Mardi 25 juin. J-5 avant le premier tour. La chaleur est arrivée d’un coup sur Paris après des semaines de températures inférieures aux normales saisonnières. Ce soir-là, le triangulaire débat entre Attal, Bardella et Bompard a bien rendu compte de l’absurdité de cette élection sans queue ni tête. Le premier insupportable d’impolitesse, le deuxième effrayant de calme, le troisième mal rasé. Les trois se parlant les uns sur les autres sans que les deux modérateurs ne parviennent eux-mêmes à se faire entendre. Et sur l’autre chaîne, presque dans le même temps, les footballeurs français et polonais se grimpaient eux aussi les uns sur les autres dans la surface de réparation, avec l’espoir de pousser l’adversaire à la faute.

Mercredi 26 juin. J-4. 10 heures du matin.

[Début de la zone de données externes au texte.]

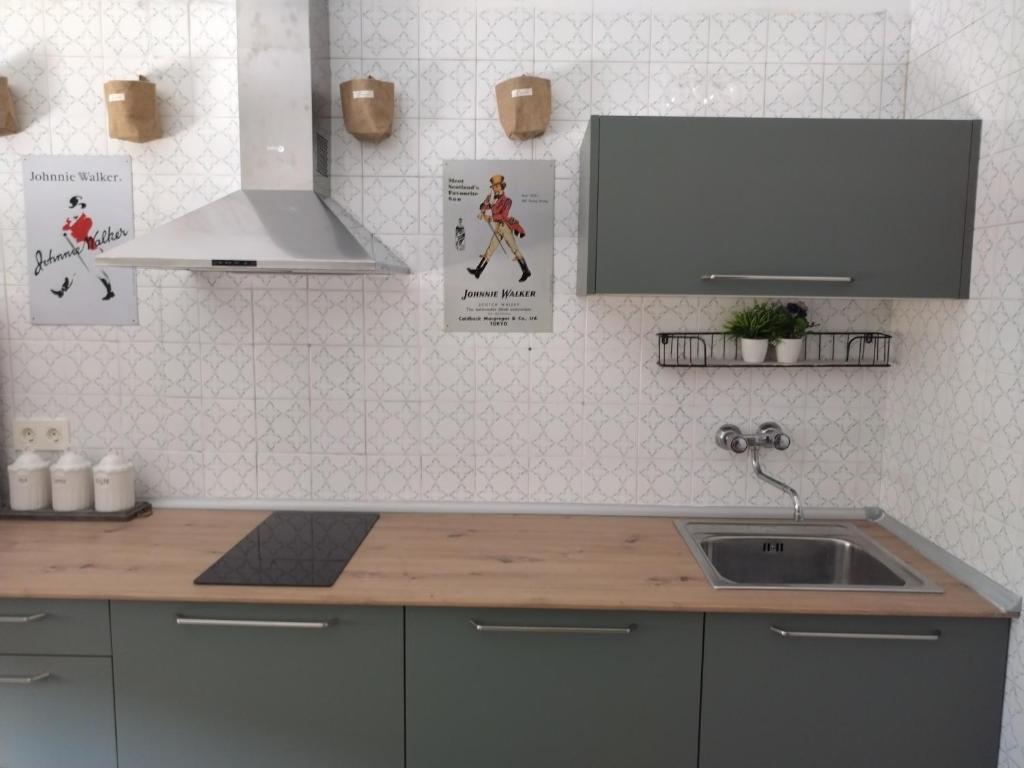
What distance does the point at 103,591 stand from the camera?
1.57m

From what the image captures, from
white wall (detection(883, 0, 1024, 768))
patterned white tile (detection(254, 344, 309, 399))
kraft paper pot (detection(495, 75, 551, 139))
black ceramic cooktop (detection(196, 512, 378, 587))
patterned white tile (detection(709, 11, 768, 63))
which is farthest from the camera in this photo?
patterned white tile (detection(254, 344, 309, 399))

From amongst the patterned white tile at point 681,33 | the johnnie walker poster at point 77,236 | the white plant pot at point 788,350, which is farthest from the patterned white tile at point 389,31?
the white plant pot at point 788,350

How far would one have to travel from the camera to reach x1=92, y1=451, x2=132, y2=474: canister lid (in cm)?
205

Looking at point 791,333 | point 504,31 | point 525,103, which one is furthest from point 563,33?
point 791,333

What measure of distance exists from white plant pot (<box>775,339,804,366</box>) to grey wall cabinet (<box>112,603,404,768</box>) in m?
1.29

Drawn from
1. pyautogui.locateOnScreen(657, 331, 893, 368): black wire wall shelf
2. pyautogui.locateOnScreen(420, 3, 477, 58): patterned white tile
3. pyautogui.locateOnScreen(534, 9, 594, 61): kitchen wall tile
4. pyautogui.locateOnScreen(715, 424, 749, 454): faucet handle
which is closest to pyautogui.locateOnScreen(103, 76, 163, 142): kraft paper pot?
pyautogui.locateOnScreen(420, 3, 477, 58): patterned white tile

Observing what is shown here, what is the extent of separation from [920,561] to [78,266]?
8.56ft

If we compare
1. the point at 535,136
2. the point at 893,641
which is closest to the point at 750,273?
the point at 535,136

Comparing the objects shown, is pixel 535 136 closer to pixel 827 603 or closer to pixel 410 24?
pixel 410 24

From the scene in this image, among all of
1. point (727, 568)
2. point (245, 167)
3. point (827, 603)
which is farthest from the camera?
point (727, 568)

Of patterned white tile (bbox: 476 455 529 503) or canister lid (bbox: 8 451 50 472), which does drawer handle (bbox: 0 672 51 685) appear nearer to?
canister lid (bbox: 8 451 50 472)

Un froid de canard dans la salle de projection privée où je découvre Hijo de sicario. Ça se passe au Mexique, ça raconte l’histoire d’un tueur à gages, lui-même assassiné, presque sous les yeux de son fils de 3 ou 4 ans. Lequel se trouve de fait en danger de mort : on cherche à le tuer pour qu’il ne puisse pas se venger, plus tard. Il en réchappe, mais le plus tard venu, comment l’adolescent va pouvoir éviter de prendre la succession prestigieuse de son père, refuser la vengeance, disparaître dans l’anonymat de la grande ville ? Encore un film réalisé par deux femmes, ce qui tendrait à prouver qu’il est toujours préférable de faire un film à deux. Je ne sais pas très bien pourquoi. Est-ce qu’on divise les erreurs par deux ? Ça m’a bien éloigné des législatives, les rendant dérisoires.

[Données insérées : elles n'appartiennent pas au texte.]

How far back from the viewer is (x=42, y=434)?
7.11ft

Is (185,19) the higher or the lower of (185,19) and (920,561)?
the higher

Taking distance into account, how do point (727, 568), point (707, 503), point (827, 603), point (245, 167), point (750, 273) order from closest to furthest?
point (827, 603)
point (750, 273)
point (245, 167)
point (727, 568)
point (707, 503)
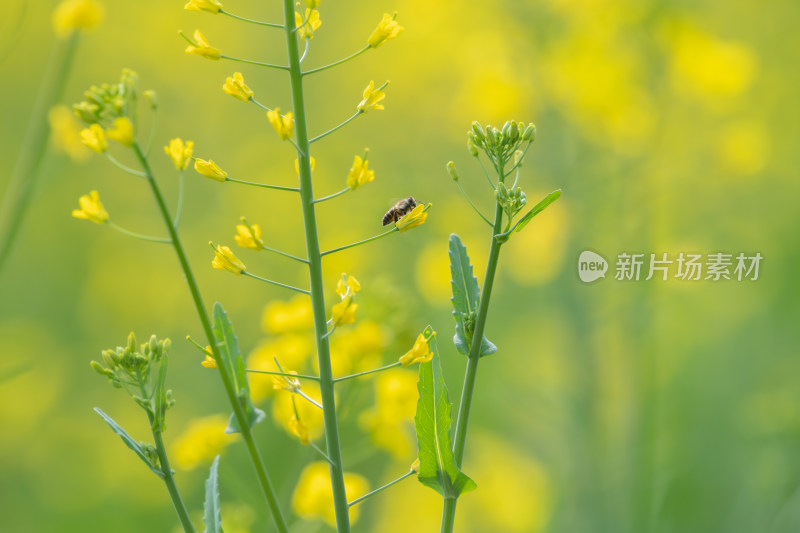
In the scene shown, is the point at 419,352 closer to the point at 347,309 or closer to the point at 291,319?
the point at 347,309

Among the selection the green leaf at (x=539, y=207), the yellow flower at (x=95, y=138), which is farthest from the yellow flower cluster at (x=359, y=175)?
the yellow flower at (x=95, y=138)

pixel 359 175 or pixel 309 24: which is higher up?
pixel 309 24

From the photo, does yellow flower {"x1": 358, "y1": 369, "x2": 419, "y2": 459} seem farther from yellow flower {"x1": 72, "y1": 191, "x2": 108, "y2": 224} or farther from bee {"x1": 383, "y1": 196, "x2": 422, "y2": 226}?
yellow flower {"x1": 72, "y1": 191, "x2": 108, "y2": 224}

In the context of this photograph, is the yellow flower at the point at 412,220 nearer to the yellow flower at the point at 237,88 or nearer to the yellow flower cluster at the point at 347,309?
the yellow flower cluster at the point at 347,309

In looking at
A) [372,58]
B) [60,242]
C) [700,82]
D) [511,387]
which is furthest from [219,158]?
[700,82]

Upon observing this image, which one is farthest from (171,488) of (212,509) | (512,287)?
(512,287)

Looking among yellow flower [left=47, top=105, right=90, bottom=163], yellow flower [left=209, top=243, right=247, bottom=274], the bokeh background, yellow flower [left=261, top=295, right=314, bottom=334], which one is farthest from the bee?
yellow flower [left=209, top=243, right=247, bottom=274]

Jeudi 27 juin. J-3. Temps lourd, couvert, nuageux, pas un pet de vent. L’Histoire retient son souffle. Il paraît que ça remonte du côté de la majorité présidentielle. De quelque manière qu’on prenne la chose, rien n’est joyeux. Du débat entre Bardella, Faure et Attal, je retiens que ce dernier est "bien entouré" pour se protéger de l’homophobie, et que Faure considère l’homosexualité comme quelque chose à "assumer" et qu’il faudrait ne plus avoir peur d’"avouer". A qui doit-on rendre tous ces comptes ?

Vendredi 28 juin. J-2. Mais J-zéro de l’autre côté de l’Atlantique, après le débat Trump-Biden. Aux Petits Matins sur France Culture, le compte-rendu de Laure Mandeville sur ce débat est sans appel, Biden est foutu. Il aura connu les plus grands malheurs dans sa vie, chercherait-il à narguer son infortune en se dissolvant à petit feu ?

Samedi 29 juin. J-1. Le corps électoral en apnée. C’est peut-être ce qu’il y a de plus intéressant dans le processus démocratique, la seule belle chose. Ces quarante-huit heures de silence imposé, heures apolitiques, mystiques, qui précèdent la grand-messe du lendemain.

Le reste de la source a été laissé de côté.